• _TEXT SECTION_:
Non-operating Expenses



Realized and unrealized gains (losses) on derivative contracts. Gains and losses
on derivative contracts are comprised of both realized and unrealized gains and
losses on QEP's commodity derivative contracts, which are marked-to-market each
quarter. During the second quarter of 2020, losses on commodity derivative
contracts were $98.7 million, of which $219.1 million were unrealized losses and
$120.4 million were realized gains on settled derivative contracts. During the
second quarter of 2019, gains on commodity derivative contracts were $38.5
million, of which $54.5 million were unrealized gains and $16.0 million were
realized losses on settled derivative contracts.

During the first half of 2020, gains on commodity derivative contracts were
$351.2 million, of which $188.2 million were unrealized gains and $163.0 million
were realized gains on settled derivative contracts. During the first half of
2019, losses on commodity derivative contracts were $143.2 million, of which
$123.1 million were unrealized losses, $21.9 million were realized losses on
settled derivative contracts and $1.8 million were unrealized gains related to
the Haynesville Divestiture (refer to Note 7 - Derivative Contracts, in Item I
of Part I of the Quarterly Report on Form 10-Q for more information).

• _SUPPLIED MATERIAL_:
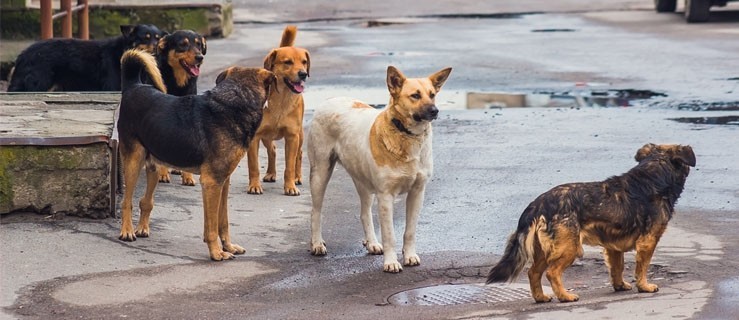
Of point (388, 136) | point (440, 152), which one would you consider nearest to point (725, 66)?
* * *
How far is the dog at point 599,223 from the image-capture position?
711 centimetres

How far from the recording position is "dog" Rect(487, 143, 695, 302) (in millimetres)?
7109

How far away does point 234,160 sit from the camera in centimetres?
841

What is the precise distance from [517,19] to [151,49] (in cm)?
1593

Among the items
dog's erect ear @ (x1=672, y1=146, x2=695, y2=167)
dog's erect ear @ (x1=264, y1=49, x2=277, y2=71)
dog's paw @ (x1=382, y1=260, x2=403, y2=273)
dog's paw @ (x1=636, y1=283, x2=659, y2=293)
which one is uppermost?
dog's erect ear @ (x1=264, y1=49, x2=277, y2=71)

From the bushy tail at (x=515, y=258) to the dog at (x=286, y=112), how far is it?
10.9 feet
...
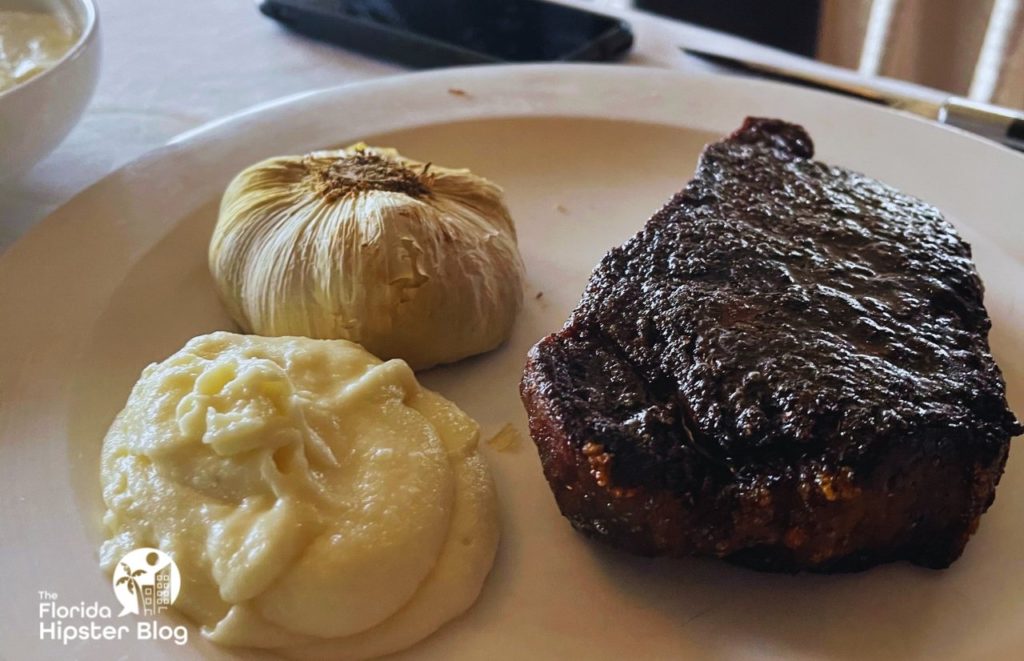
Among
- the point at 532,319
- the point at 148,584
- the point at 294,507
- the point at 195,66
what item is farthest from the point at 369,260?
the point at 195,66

• _GIVEN REQUEST_:
What were QEP's realized gains on settled derivative contracts during the first half of 2020, according to the text on non-operating expenses?

• _TASK OUTPUT_:
$163.0 million